Spatial question entries
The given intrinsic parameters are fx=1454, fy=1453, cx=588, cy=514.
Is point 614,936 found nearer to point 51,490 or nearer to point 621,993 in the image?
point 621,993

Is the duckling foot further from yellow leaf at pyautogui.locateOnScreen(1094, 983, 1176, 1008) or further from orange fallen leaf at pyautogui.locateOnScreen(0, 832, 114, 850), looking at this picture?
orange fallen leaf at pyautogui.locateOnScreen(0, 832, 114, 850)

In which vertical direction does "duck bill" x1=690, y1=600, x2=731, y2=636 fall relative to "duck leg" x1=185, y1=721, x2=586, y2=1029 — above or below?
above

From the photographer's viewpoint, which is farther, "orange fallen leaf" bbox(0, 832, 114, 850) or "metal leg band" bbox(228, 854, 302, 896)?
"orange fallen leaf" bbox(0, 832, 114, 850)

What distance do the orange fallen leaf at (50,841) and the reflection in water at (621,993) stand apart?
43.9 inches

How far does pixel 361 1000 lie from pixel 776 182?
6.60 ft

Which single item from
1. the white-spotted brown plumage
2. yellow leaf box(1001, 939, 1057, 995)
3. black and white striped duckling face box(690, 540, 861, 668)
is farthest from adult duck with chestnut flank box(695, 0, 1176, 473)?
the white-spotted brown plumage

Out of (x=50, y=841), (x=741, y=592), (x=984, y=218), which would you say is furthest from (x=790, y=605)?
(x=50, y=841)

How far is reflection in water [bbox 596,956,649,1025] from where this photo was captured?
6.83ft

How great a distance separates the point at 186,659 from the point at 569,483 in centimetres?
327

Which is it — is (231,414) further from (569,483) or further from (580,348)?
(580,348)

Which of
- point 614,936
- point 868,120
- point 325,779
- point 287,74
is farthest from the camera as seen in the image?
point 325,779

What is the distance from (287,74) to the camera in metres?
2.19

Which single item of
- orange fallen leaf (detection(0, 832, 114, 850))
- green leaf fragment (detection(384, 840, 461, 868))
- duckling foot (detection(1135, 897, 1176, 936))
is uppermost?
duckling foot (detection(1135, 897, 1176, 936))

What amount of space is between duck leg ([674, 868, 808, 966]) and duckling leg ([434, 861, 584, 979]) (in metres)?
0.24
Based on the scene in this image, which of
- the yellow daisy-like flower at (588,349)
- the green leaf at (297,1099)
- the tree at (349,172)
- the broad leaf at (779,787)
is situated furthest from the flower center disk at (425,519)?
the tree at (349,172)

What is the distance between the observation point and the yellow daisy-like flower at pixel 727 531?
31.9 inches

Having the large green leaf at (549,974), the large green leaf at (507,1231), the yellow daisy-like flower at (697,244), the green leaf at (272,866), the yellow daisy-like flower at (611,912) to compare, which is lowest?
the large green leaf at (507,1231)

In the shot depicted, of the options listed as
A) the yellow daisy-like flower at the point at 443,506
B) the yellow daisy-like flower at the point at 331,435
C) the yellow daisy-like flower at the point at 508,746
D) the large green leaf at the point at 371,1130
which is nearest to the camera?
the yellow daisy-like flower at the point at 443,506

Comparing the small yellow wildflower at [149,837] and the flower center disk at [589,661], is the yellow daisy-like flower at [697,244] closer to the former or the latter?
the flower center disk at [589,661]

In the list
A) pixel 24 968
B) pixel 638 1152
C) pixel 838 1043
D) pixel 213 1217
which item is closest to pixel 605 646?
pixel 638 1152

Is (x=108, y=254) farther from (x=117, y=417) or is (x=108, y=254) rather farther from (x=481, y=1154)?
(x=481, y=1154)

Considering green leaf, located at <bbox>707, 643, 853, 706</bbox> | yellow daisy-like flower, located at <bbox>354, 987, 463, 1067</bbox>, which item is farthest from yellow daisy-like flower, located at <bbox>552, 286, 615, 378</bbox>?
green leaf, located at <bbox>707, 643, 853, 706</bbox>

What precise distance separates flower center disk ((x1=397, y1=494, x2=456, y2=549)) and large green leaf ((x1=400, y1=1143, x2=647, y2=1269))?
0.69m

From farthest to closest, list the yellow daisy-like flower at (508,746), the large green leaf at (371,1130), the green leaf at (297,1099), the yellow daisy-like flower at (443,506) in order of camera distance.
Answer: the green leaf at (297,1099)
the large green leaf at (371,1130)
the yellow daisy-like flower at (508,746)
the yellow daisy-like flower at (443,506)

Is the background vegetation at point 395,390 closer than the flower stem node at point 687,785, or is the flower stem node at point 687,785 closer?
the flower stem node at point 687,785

(TASK BRIEF) Lay out everything in the data from the line containing "What is the distance between" down to the line containing "31.9 inches", both included, as a JSON list of strings with one string per line and blank lines left out.

(OUTPUT OF THE EXERCISE)
[
  "What is the distance between the observation point and the yellow daisy-like flower at pixel 727 531?",
  "31.9 inches"
]